Option 3: Bet $0.5$, then play to neutralize Vader's raises and later bets with type-2 hands. Before we do the calculations, as long as it is possible to neutralize drawing (type-2) hands, this is better hand-by-hand than pushing all in (option 1) because Vader might as well fold type-2 hands, and we might fold against type-1 hands, saving some of the remaining $3.5$ units.
Suppose when Vader raises to $x$ total, then bets $4-x$ all-in on the next street, you call the raise with probability $p(x)$ and you call the push with probability $q(x)$.
We can set the river calling frequency $q(x)$ so that these have the same equity, so that bluffing on the river has the same expected value as giving up. Vader risks $4-x$ to try to gain $2x+1$, so we call with probability $q(x) = \frac{2x+1}{x+5}$. That means if Vader raises with a draw and gets called, this costs Vader $x$ to get a situation worth $\frac{1}{10}(2x+1 + \frac{2x+1}{x+5}(4-x))$, a net cost of $\frac{10x^2+32x-9}{10x+50}$.
On the first round, Vader risks $\frac{10x^2+32x-9}{10x+50}$ to get a reward of $\frac{3}{2}$. We can neutralize his decision by calling with probability $p(x) =\frac{\text{reward}}{\text{risk+reward}} = \frac{15x+75}{10x^2+47x+66}$. This means Vader's payoff comes only from type 1 hands.
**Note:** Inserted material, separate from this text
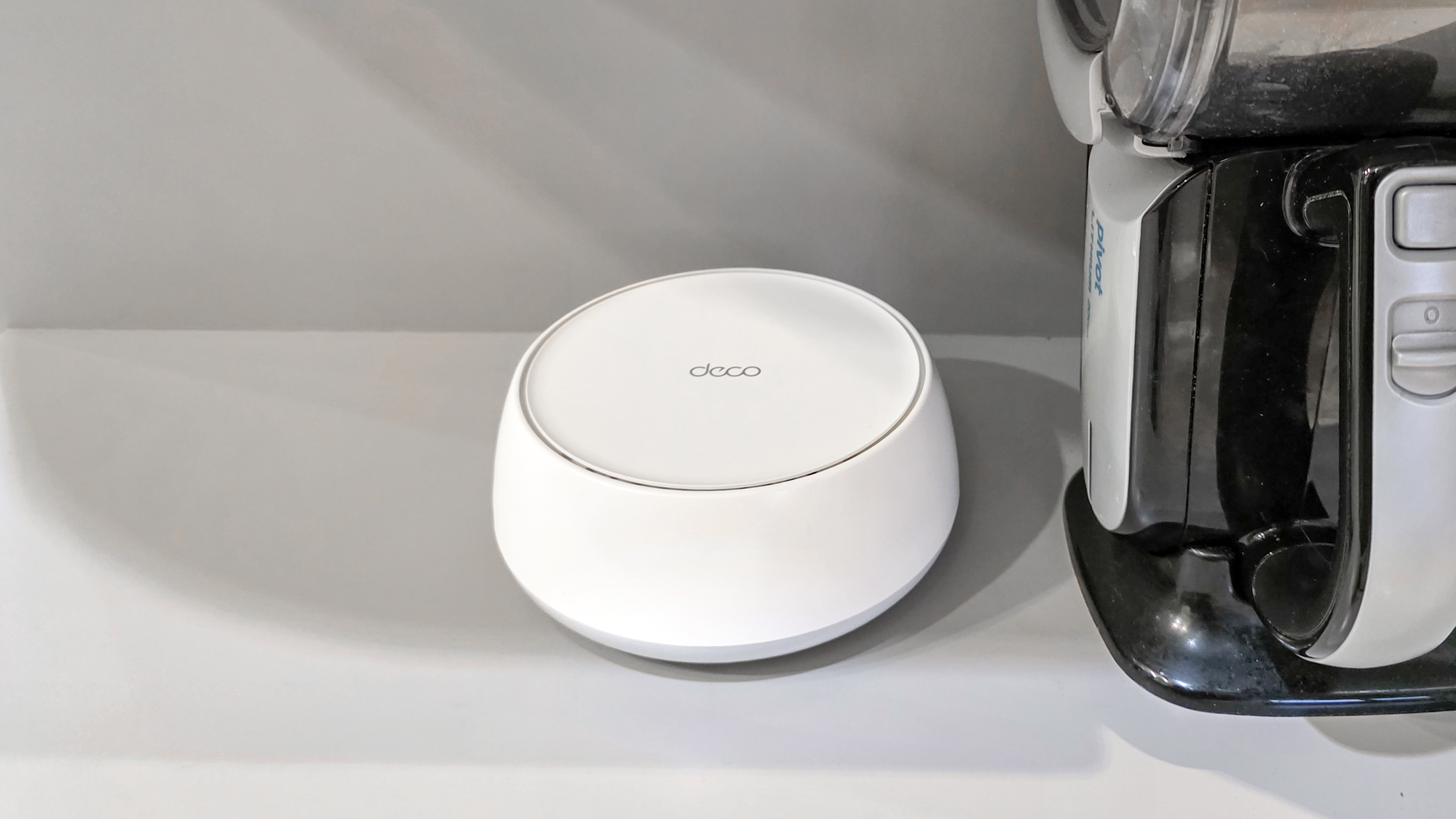 נתב רשת TP-Link Deco BE23 על מדף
Suppose we call with probability $p(x) = \frac{15x+75}{10x^2+47x+66}$ on the first betting round and $q(x) = \frac{2x+1}{x+5}$ on the second round. Given a type-1 hand, Vader gets $\frac{3}{2}$ with probability $\frac{10x^2+32x-9}{10x^4+47x+66}$, $x+1$ with probability $\frac{60-15x}{10x^2+47x+66}$, and $5$ with probability $\frac{30x+15}{10x^2+47x+66}$. The average is $ \frac{486x+243}{20x^2+94x+132}$. If Vader knows your strategy, the best he can do is to set $x=\frac{3\sqrt{2}-1}{2}=1.62132$ and get $3.05944$ every time he has a type-1 hand, or $3.06\%$ of the pot. This is lower than the $5\%$ Vader gets when you push, and lower than the $18+\%$ Vader gets if you check, so betting less than all-in into Vader is better than checking or pushing, though another amount may be better than $0.5$.